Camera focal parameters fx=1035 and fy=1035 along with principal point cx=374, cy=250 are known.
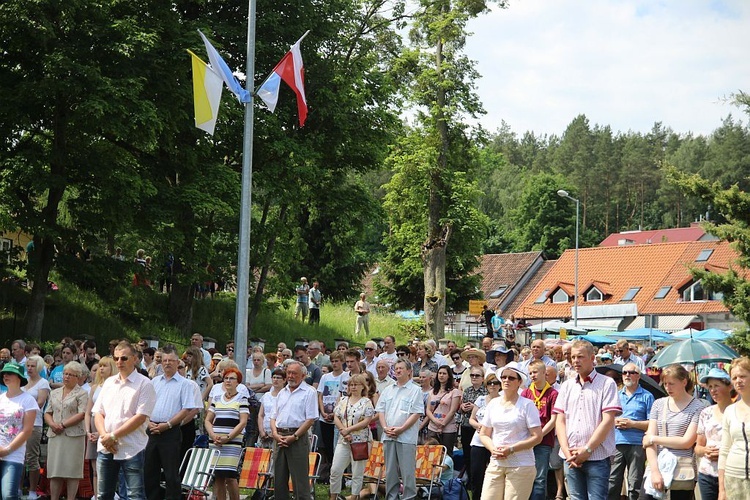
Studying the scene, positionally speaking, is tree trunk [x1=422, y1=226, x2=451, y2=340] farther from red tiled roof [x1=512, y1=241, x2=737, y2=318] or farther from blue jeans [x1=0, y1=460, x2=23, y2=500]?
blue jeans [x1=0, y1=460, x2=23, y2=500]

++++++++++

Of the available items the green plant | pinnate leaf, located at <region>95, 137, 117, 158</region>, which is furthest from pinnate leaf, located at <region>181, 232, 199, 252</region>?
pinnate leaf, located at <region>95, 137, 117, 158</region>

++++++++++

#### WHAT IS REQUIRED:
Retype the rows from the line with "Camera focal parameters" to the line with "Studying the scene, positionally", keeping both of those lines, and leave the picture out.

#### EXERCISE SOLUTION:
Camera focal parameters fx=1035 and fy=1035 along with principal point cx=374, cy=250 are known.
Studying the scene, positionally speaking, is tree trunk [x1=422, y1=226, x2=451, y2=340] farther from red tiled roof [x1=512, y1=241, x2=737, y2=318] or farther from blue jeans [x1=0, y1=460, x2=23, y2=500]?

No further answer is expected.